PostGISMeasurement

ST_Perimeter

What is ST_Perimeter?

ST_Perimeter returns the 2D perimeter — the boundary length — of a polygonal geometry. For POLYGON it is the length of the outer ring plus the lengths of any holes; for MULTIPOLYGON it is the sum across all parts.

SQL
1ST_Perimeter(geometry g1)float
2ST_Perimeter(geography geog, boolean use_spheroid = true)float

For non-polygonal input (points, lines, collections without polygons), the function returns 0. For geography, the result is in metres on the WGS84 spheroid by default.

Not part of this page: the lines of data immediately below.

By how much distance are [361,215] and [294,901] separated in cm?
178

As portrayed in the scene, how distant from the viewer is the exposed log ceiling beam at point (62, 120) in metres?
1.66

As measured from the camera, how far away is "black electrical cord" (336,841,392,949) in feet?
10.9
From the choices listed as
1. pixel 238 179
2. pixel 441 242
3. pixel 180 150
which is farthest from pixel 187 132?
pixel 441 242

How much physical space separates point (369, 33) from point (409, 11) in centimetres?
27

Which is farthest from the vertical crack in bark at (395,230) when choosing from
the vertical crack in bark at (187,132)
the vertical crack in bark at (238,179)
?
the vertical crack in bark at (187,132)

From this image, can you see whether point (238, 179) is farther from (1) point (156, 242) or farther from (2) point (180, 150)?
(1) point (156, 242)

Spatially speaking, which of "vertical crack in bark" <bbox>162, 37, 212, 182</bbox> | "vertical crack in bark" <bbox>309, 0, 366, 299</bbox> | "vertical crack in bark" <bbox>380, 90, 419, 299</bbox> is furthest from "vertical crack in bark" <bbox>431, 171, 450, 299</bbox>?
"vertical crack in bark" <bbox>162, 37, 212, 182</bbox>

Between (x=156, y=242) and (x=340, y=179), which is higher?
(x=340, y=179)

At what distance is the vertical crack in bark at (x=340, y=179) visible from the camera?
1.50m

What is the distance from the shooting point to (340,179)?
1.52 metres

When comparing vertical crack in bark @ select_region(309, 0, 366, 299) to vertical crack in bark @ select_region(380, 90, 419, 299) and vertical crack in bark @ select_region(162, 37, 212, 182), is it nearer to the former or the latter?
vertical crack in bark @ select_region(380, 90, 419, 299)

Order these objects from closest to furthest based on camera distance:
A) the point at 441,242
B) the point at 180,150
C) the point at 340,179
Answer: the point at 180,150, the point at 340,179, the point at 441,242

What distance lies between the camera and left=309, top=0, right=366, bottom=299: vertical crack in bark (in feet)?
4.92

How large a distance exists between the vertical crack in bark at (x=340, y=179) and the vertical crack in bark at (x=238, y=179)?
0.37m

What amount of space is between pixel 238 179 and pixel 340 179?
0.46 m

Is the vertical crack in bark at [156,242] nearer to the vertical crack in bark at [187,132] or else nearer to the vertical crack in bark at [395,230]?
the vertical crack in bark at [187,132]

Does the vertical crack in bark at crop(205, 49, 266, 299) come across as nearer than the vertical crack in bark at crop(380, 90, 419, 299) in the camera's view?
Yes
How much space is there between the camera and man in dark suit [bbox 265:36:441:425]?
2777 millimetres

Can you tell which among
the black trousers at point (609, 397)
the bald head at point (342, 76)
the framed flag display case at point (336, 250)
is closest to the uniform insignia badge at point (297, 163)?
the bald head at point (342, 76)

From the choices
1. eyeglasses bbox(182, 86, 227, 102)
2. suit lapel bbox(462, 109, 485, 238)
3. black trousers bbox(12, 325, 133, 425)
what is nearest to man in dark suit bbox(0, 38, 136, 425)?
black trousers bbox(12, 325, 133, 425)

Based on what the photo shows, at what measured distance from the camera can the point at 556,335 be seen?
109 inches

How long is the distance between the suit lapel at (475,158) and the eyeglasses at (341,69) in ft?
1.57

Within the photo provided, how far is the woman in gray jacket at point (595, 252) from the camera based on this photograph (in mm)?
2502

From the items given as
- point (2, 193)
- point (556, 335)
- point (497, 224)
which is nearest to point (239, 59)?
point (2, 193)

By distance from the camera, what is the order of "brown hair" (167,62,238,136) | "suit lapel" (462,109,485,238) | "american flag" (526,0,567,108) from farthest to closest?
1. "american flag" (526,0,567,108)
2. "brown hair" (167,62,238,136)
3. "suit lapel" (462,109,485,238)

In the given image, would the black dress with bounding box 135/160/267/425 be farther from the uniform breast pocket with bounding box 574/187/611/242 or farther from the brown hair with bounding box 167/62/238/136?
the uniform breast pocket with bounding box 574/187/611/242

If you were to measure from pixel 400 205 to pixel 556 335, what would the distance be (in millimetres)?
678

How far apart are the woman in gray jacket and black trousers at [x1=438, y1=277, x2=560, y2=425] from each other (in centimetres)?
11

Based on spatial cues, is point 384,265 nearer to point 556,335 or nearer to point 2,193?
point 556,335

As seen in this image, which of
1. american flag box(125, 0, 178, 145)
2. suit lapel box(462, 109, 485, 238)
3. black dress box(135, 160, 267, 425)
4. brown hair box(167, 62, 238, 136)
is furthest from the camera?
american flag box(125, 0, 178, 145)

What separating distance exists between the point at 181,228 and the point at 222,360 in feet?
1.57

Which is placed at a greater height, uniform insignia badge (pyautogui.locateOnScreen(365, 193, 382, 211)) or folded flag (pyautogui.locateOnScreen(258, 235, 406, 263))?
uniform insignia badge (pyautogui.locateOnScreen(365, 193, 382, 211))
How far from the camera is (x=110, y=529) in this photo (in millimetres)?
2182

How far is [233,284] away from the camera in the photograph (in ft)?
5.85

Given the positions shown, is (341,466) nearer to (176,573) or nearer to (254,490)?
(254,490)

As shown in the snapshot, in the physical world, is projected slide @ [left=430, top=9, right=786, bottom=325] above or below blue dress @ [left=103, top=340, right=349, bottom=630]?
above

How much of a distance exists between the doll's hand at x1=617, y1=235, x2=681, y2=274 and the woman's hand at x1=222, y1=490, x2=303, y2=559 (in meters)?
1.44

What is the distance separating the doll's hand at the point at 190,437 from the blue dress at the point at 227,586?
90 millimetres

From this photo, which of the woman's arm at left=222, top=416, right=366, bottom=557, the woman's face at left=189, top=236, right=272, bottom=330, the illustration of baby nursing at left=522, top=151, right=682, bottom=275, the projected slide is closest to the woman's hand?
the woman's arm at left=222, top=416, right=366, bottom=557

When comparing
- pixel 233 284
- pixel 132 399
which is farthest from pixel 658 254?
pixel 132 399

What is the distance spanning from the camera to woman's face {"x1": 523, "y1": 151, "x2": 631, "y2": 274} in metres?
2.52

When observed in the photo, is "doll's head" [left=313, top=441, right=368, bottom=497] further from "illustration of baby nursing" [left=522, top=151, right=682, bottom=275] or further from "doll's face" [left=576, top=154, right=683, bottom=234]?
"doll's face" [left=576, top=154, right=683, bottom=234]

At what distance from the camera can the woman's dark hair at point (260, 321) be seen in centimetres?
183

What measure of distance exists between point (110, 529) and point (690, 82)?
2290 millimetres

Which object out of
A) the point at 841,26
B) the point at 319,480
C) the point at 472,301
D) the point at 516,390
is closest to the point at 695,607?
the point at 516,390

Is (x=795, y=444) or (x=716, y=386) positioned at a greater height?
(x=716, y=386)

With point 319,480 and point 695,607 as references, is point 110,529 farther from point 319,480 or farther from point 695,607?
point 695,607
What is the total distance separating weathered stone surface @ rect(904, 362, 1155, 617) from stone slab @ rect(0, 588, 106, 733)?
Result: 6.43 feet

When would you use ST_Perimeter?

Use ST_Perimeter to compute the boundary length of an area feature: fencing requirements around a property, shoreline length around an island, or sewer-line requirements along a subdivision boundary. It is also the denominator in compactness metrics such as (4π·area)/perimeter², useful for comparing polygon regularity.

SQL
1-- Perimeter in metres of each country boundary on lat/lon data
2SELECT iso_code, ST_Perimeter(geom::geography) AS metres
3FROM countries;

FAQs

What units does ST_Perimeter return?

For geometry, the units of the SRID — degrees for EPSG:4326, metres for projected CRSs. For geography, always metres on the WGS84 spheroid. Cast lat/lon geometry to geography when you need real-world metres.

Does it include holes?

Yes. A polygon with interior rings contributes its outer ring length plus all hole lengths. This matches OGC semantics: if you fenced the polygon, you would fence the inner boundaries too.

What does it return for non-polygonal input?

Zero. For linestring length use ST_Length; for collections extract polygons first with ST_CollectionExtract(geom, 3).

Is there a 3D version?

Yes — ST_3DPerimeter uses Z coordinates to return the slope perimeter, useful for polygons draped over terrain.